摘要
Sjögren's disease (SjD) is a systemic autoimmune disease primarily characterized by sicca symptoms due to glandular involvement, often accompanied by extraglandular manifestations. Disease-modifying antirheumatic drugs (DMARDs) are cornerstones in the treatment of autoimmune diseases, currently used in SjD for systemic involvement such as interstitial lung disease. However, due to the high heterogeneity of SjD, there is no unified consensus on the individualized application of DMARDs. This study conducted a case-control investigation to preliminarily compare the efficacy of hydroxychloroquine (HCQ), mycophenolate mofetil (MMF), and tacrolimus (TAC). Furthermore, transcriptome analysis was performed to examine the impact of MMF and TAC treatments on signaling pathways in peripheral blood mononuclear cells (PBMCs) of SjD patients, aiming to provide a theoretical basis for individualized DMARD selection in SjD.
Based on the Sjögren's disease follow-up cohort at Peking University People's Hospital, clinical information of newly diagnosed SjD patients was collected. Patients were divided into HCQ, MMF, and TAC groups and each group included 40 cases. Non-parametric tests were used for paired comparisons of baseline clinical indicators and those after 24 weeks of treatment. Simultaneously, PBMCs were collected at baseline and after 24 weeks of treatment (4 pairs for HCQ, 4 pairs for MMF, and 6 pairs for TAC) for RNA sequencing.
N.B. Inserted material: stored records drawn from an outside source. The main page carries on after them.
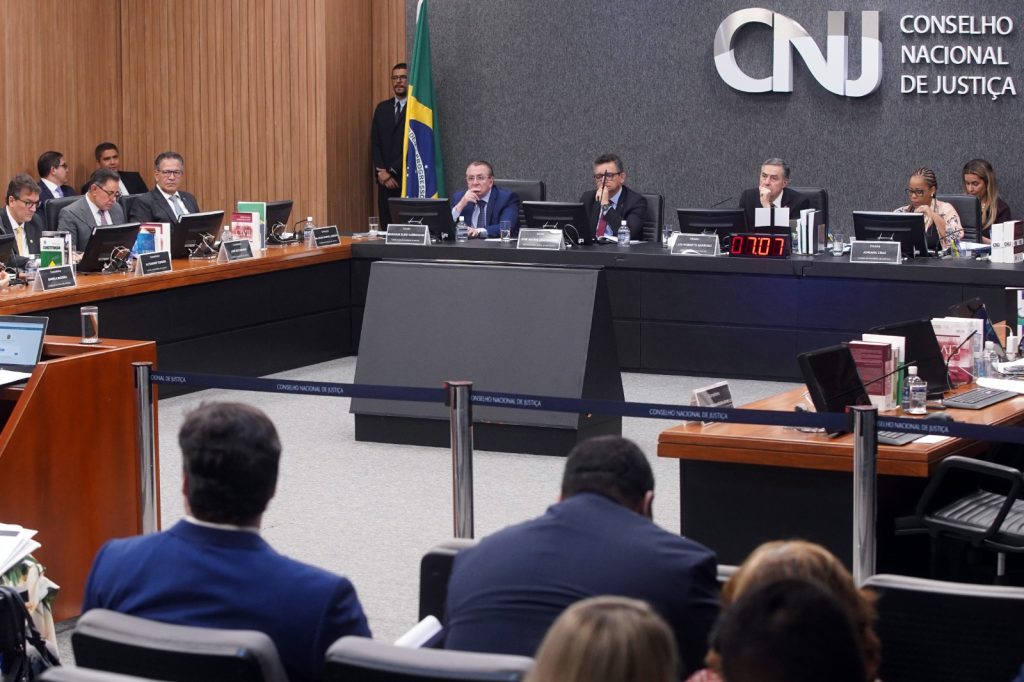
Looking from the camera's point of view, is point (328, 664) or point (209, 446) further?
point (209, 446)

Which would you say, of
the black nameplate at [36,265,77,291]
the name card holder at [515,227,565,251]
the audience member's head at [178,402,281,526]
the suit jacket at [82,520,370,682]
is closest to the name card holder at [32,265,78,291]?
the black nameplate at [36,265,77,291]

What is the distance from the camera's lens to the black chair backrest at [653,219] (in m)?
9.54

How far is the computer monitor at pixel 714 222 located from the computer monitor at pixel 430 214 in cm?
156

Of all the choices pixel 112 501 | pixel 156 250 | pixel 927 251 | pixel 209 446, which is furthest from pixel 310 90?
pixel 209 446

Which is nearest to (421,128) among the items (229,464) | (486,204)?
(486,204)

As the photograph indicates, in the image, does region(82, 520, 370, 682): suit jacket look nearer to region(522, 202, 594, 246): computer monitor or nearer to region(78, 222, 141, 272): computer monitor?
region(78, 222, 141, 272): computer monitor

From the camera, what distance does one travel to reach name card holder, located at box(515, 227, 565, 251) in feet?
29.5

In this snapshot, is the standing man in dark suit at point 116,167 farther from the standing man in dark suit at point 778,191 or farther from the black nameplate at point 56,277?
the standing man in dark suit at point 778,191

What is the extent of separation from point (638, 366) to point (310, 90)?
14.0ft

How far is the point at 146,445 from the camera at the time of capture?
4445 millimetres

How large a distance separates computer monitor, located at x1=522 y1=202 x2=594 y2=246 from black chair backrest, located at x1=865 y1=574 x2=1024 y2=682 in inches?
260

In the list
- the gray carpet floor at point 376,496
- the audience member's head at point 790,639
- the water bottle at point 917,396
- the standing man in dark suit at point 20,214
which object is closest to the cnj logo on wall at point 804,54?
the gray carpet floor at point 376,496

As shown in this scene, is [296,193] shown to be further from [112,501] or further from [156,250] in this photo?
[112,501]

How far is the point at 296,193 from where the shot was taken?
11914mm
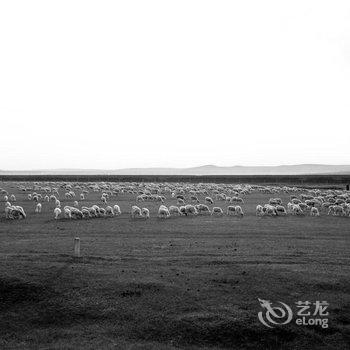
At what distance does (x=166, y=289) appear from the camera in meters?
15.6

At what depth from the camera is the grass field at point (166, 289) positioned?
13.0m

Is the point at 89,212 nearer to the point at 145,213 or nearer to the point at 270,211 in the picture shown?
the point at 145,213

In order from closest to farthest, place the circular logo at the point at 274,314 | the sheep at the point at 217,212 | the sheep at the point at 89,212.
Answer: the circular logo at the point at 274,314 < the sheep at the point at 89,212 < the sheep at the point at 217,212

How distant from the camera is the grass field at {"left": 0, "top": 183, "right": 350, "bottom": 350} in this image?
42.6 ft

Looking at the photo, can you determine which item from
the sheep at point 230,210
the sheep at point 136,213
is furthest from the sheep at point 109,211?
the sheep at point 230,210

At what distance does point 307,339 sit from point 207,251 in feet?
27.4

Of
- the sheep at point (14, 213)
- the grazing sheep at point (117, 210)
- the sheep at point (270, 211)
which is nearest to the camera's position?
the sheep at point (14, 213)

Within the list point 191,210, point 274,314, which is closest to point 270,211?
point 191,210

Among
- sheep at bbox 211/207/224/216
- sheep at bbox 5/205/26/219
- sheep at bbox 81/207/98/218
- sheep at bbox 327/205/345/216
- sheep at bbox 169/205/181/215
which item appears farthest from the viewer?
sheep at bbox 327/205/345/216

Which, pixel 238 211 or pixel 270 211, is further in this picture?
pixel 238 211

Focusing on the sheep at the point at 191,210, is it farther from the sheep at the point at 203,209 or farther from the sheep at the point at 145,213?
the sheep at the point at 145,213

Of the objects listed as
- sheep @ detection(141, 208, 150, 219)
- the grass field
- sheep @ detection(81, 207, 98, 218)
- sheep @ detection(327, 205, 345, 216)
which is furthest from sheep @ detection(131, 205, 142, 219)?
sheep @ detection(327, 205, 345, 216)

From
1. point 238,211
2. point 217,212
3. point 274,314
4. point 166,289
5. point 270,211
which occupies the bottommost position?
point 274,314

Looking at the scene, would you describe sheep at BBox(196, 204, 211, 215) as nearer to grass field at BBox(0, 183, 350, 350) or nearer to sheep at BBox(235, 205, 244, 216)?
sheep at BBox(235, 205, 244, 216)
Differentially expressed genes were identified, and GO/KEGG enrichment analyses were performed to screen for differential pathways. Clinical efficacy was assessed using the EULAR Sjögren's disease Disease Activity Index (ESSDAI) score.
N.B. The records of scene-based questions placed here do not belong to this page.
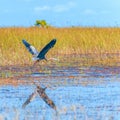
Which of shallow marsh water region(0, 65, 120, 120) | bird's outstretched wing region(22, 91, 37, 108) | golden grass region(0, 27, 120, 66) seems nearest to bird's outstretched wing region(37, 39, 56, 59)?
shallow marsh water region(0, 65, 120, 120)

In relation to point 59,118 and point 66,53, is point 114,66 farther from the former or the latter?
point 59,118

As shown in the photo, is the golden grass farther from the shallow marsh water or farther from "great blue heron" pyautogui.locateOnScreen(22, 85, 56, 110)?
"great blue heron" pyautogui.locateOnScreen(22, 85, 56, 110)

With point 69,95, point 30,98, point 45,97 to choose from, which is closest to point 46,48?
point 69,95

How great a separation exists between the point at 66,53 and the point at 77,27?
5351 mm

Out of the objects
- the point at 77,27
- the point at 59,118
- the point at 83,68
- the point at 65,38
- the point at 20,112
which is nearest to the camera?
the point at 59,118

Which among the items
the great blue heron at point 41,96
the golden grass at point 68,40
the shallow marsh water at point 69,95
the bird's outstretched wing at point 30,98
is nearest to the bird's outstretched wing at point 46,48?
the shallow marsh water at point 69,95

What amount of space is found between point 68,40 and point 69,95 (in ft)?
35.4

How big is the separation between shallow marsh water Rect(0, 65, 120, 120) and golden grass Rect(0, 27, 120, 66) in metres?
3.95

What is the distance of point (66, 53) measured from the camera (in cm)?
1686

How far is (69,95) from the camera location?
28.5 feet

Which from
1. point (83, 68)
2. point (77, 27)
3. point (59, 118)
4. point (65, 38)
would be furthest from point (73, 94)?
point (77, 27)

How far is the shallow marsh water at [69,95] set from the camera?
7046 mm

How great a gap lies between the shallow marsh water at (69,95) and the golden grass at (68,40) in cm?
395

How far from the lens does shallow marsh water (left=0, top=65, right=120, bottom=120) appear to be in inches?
277
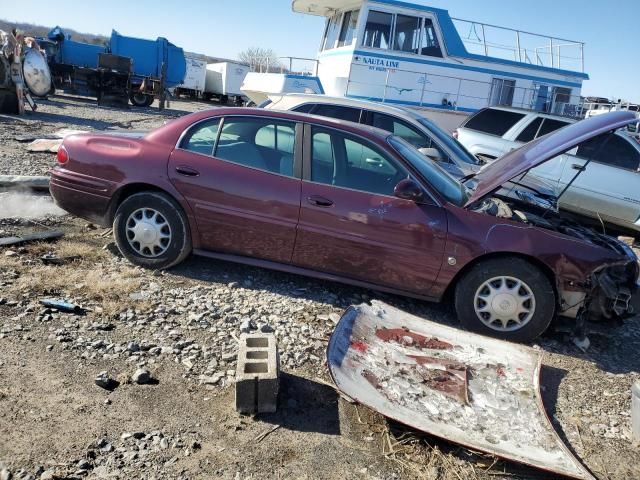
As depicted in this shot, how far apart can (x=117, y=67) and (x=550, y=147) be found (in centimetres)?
2281

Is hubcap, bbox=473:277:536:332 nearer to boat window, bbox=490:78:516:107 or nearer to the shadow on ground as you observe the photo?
the shadow on ground

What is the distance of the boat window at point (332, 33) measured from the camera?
43.6 feet

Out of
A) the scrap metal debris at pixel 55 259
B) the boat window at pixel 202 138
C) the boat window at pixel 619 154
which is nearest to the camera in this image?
the boat window at pixel 202 138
After 24 weeks of treatment, all three groups (HCQ, MMF, and TAC) presented a significant downward trend in ESSDAI scores. The MMF and TAC groups showed more pronounced improvement compared to the HCQ group (Figure 1). The KEGG enrichment results demonstrated that TAC (Figure 2) and MMF (Figure 3) groups shared significantly enriched pathways, including endocytosis, autophagy, apoptosis, and T cell receptor signaling pathways. The MMF treatment group significantly enriched immune-related pathways such as MAPK, NF-kappa B, p53 signaling pathway, Ferroptosis, as well as TNF, Chemokine, and NOD-like receptor signaling pathways. This reflects the impact of MMF on inflammatory signals, cellular stress, and ferroptosis. Additionally, its influence on protein synthesis pathways in the endoplasmic reticulum suggests MMF may affect autoantibody production. The TAC treatment group enriched pathways such as JAK-STAT, HIF-1 signaling pathway, Cytokine-cytokine receptor interaction, and Th1/2 differentiation, indicating that TAC focuses more on cytokine and T cell differentiation. GO enrichment analysis further confirmed this difference. Processes enriched in the MMF group concentrated on innate immune receptor signaling, while those in the TAC group were dominated by adaptive T cell activation and cell killing.
Compared with HCQ, both MMF and TAC more effectively improved systemic activity (ESSDAI) in Sjögren's disease. Transcriptome enrichment analysis further revealed that MMF was more inclined to regulate innate immunity and inflammatory stress pathways, and potentially intervene in autoantibody production by affecting endoplasmic reticulum protein synthesis. TAC, on the other hand, focused more on adaptive immune pathways. This suggests that MMF may be more suitable for patients with prominent hypergammaglobulinemia, overactive innate immunity, or ferroptosis-related inflammation, while TAC might be a better choice for patients with abnormally active B cell function or significant T cell differentiation abnormality. Furthermore, the common impact of MMF and TAC treatment on T cell receptor signaling suggests the potential of targeting TCR therapies in Sjögren's disease treatment.